Set problem:
Reproduce the data below line for line, with no changes.

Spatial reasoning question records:

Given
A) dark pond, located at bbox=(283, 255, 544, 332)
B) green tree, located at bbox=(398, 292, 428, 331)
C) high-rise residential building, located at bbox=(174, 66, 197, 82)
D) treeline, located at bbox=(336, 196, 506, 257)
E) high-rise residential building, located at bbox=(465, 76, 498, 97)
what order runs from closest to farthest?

Output of the exercise:
Given
A) dark pond, located at bbox=(283, 255, 544, 332)
B) green tree, located at bbox=(398, 292, 428, 331)
C) high-rise residential building, located at bbox=(174, 66, 197, 82)
D) treeline, located at bbox=(336, 196, 506, 257)
E) high-rise residential building, located at bbox=(465, 76, 498, 97)
what order runs from closest to farthest?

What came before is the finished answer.